The government bailout of AIG garnered national headlines in May 2009 when AIG, with the concurrence of the U.S. Treasury and Federal Reserve, paid earned bonuses to employees of its Financial Products Business, determining the payments were contractual obligations. Liddy noted that "honoring contractual commitments is at the heart of what we do in the insurance business." At the same time, he urged the employees who received $165 million in bonuses to "do the right thing" and return at least part of their bonus.

Once the company was stabilized, a viable plan in place to repay the government assistance and a management team partially in place to execute the strategy, Liddy announced on May 21, 2009, he would resign as AIG chairman and CEO when replacements were found. He suggested the two roles be split. In August 2009, Robert Benmosche took over as CEO and Harvey Golub as chairman.

By December 2012, AIG had fully repaid the entire $182 billion, plus required interest, invested in the company by the government.

===Clayton, Dubilier & Rice, LLC===

Liddy served as a partner in the private equity investment firm Clayton, Dubilier & Rice, LLC from April to September 2008 and from January 2010 to December 2015.

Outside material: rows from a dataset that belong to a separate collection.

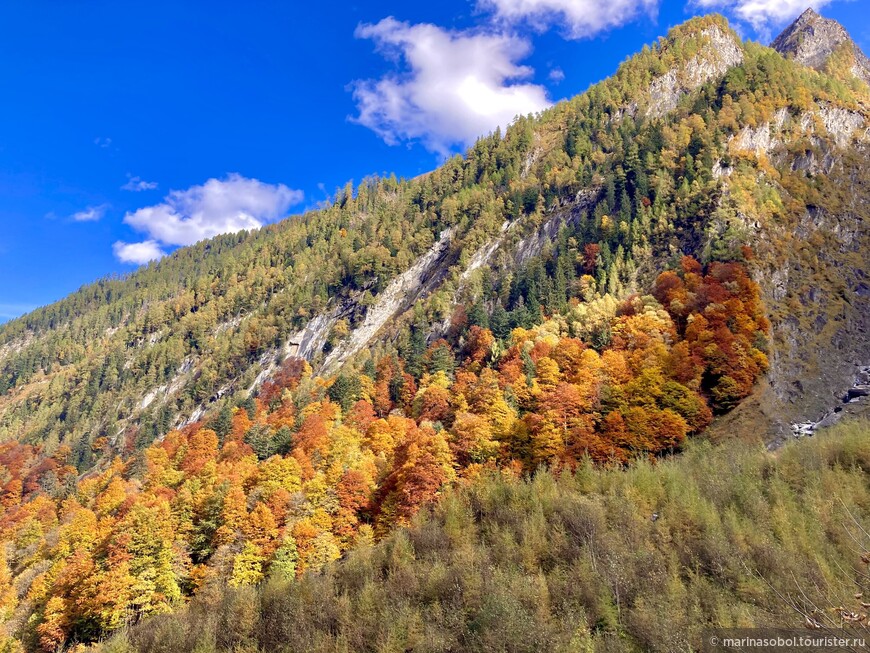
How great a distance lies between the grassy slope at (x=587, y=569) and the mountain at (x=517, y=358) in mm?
911

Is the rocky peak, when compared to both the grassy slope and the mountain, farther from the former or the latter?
the grassy slope

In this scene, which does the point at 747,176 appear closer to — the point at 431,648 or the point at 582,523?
the point at 582,523

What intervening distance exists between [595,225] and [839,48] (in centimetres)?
15469

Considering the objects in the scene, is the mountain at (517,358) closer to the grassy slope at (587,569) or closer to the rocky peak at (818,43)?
the grassy slope at (587,569)

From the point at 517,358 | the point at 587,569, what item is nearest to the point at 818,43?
the point at 517,358

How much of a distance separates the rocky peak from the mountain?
1557 centimetres

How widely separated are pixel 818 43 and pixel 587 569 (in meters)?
241

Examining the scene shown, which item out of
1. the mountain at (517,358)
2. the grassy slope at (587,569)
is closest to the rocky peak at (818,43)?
the mountain at (517,358)

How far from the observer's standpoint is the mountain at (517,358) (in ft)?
182

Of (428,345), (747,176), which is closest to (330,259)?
(428,345)

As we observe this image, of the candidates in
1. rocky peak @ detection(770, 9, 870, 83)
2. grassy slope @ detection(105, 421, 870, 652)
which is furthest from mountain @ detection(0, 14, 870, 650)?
rocky peak @ detection(770, 9, 870, 83)

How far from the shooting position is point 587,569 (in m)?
33.9

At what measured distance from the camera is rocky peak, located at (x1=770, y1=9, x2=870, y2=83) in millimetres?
181500

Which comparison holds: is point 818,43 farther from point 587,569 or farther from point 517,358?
point 587,569
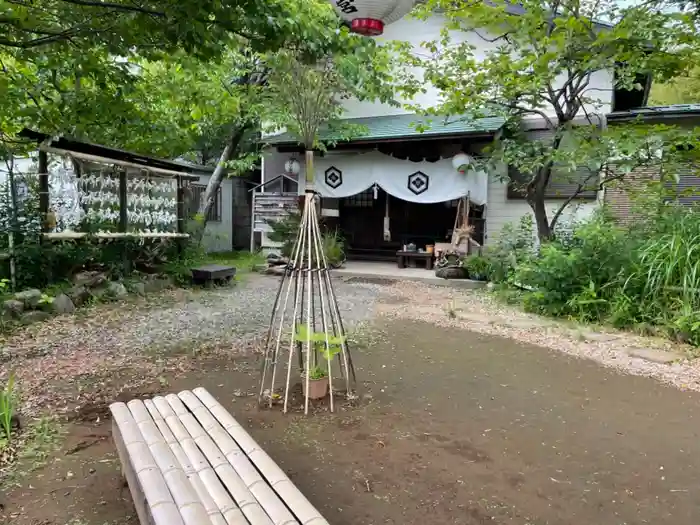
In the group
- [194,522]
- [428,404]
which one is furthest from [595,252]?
[194,522]

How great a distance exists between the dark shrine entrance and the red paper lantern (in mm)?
7901

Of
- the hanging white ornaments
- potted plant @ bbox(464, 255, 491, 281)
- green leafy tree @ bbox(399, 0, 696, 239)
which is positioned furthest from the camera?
potted plant @ bbox(464, 255, 491, 281)

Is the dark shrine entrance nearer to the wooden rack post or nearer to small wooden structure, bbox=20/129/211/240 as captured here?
small wooden structure, bbox=20/129/211/240

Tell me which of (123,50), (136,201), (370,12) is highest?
(370,12)

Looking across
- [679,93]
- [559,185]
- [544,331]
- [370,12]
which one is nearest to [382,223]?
[559,185]

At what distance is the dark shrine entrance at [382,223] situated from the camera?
1208cm

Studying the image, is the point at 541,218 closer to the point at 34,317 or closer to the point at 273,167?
the point at 34,317

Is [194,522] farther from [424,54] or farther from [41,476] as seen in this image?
[424,54]

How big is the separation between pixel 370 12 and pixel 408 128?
7362 mm

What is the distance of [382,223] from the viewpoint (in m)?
12.9

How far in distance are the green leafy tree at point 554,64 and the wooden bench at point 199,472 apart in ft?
19.0

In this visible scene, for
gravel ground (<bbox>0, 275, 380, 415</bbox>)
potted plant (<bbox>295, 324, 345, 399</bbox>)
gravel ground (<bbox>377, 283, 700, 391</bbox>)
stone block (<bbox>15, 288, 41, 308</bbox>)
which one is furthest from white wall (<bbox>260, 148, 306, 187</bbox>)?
potted plant (<bbox>295, 324, 345, 399</bbox>)

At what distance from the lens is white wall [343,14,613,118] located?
9945 millimetres

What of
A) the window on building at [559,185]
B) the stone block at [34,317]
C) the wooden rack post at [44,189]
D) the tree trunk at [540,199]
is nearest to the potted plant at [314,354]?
the stone block at [34,317]
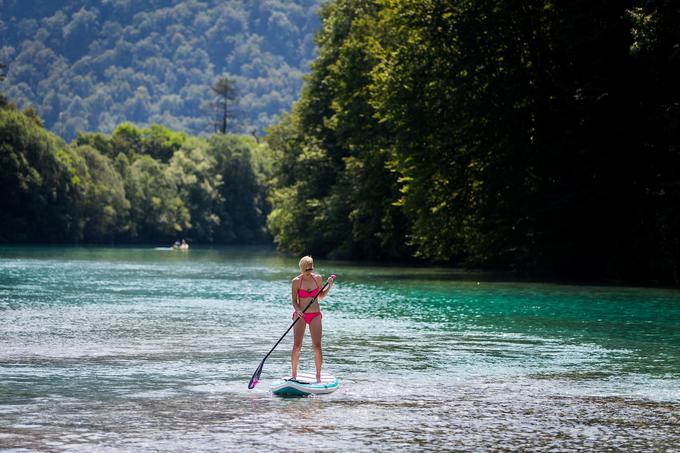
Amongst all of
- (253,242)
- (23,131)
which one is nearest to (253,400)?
(23,131)

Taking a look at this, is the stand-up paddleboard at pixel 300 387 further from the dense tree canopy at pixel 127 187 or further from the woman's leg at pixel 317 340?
the dense tree canopy at pixel 127 187

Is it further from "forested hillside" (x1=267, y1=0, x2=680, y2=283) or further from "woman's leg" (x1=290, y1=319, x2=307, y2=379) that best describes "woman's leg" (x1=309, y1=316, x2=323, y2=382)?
"forested hillside" (x1=267, y1=0, x2=680, y2=283)

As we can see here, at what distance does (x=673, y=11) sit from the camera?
135 ft

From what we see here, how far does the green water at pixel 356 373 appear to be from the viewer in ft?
45.9

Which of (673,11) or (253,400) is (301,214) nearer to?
(673,11)

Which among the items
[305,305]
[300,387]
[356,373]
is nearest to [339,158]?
[356,373]

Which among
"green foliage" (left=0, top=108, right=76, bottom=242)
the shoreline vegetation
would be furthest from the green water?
"green foliage" (left=0, top=108, right=76, bottom=242)

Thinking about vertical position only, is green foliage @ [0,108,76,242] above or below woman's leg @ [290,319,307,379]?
above

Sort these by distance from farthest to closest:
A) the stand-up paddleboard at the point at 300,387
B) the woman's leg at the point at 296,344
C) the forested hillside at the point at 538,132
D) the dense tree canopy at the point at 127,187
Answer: the dense tree canopy at the point at 127,187 → the forested hillside at the point at 538,132 → the woman's leg at the point at 296,344 → the stand-up paddleboard at the point at 300,387

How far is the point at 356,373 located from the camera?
1955 cm

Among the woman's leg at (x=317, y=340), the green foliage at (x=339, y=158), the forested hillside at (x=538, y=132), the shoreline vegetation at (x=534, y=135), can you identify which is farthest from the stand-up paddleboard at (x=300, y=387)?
the green foliage at (x=339, y=158)

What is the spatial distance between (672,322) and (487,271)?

===Board of directors roles===

Liddy serves on the board of directors of Abbott Laboratories, AbbVie Inc. and the Forum Club of Southwest Florida. He previously served on the board of directors of 3M Company and the Boeing Company.

==Philanthropy and civic engagement==

Liddy has been actively involved in a number of philanthropic and civic endeavors. He serves as a life trustee for Northwestern University. He is also life trustee and chairman emeritus of Northwestern Memorial Hospital in Chicago, a life trustee of the Museum of Science and Industry in Chicago and a life trustee and former national chairman of the Boys & Girls Clubs of America. He served as chairman of the Civic Committee of the Commercial Club of Chicago as well as chairman of the club. He also served as chairman of the Executives Club of Chicago and Metropolitan Family Services.